REQUIREMENTS ▸ Render the material as a Markdown table with the columns "Row" and "Line," starting at the line that contains "Is light wood" and continuing through the end of the material, both ends included. Give each non-blank line its own row, numbered in order, and leave out blank lines.
[Start of LISTED ENTRIES]
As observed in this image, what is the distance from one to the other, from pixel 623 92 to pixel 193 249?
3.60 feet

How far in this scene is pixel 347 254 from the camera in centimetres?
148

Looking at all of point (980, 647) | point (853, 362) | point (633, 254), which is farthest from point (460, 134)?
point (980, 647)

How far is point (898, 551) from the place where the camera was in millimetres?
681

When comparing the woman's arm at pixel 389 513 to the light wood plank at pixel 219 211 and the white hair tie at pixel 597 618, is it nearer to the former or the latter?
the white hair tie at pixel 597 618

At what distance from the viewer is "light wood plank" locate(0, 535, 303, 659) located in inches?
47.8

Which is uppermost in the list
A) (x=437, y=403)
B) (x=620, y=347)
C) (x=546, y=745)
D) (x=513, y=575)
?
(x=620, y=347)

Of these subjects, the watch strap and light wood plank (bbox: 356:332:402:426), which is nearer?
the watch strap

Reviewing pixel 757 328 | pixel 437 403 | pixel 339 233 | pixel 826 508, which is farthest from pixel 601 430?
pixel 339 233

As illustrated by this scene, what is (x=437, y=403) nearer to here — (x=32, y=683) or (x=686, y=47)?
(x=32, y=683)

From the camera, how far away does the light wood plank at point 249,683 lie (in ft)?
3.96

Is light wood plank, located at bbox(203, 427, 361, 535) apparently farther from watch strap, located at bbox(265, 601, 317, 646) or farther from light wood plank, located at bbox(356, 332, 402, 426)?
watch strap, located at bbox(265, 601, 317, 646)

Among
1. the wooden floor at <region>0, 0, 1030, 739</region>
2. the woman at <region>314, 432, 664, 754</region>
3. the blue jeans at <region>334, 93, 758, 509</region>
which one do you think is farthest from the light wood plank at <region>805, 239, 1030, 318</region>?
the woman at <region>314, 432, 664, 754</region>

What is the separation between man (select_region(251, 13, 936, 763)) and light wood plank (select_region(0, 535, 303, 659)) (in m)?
[End of LISTED ENTRIES]
OUTPUT OF THE EXERCISE ▸
| Row | Line |
|---|---|
| 1 | Is light wood plank, located at bbox(203, 427, 361, 535) apparently farther from watch strap, located at bbox(265, 601, 317, 646) or farther from light wood plank, located at bbox(356, 332, 402, 426)? |
| 2 | watch strap, located at bbox(265, 601, 317, 646) |
| 3 | Among |
| 4 | 1. the wooden floor at <region>0, 0, 1030, 739</region> |
| 5 | 2. the woman at <region>314, 432, 664, 754</region> |
| 6 | 3. the blue jeans at <region>334, 93, 758, 509</region> |
| 7 | which one do you think is farthest from the light wood plank at <region>805, 239, 1030, 318</region>? |
| 8 | the woman at <region>314, 432, 664, 754</region> |
| 9 | What is the separation between man (select_region(251, 13, 936, 763)) and light wood plank (select_region(0, 535, 303, 659)) (in m)? |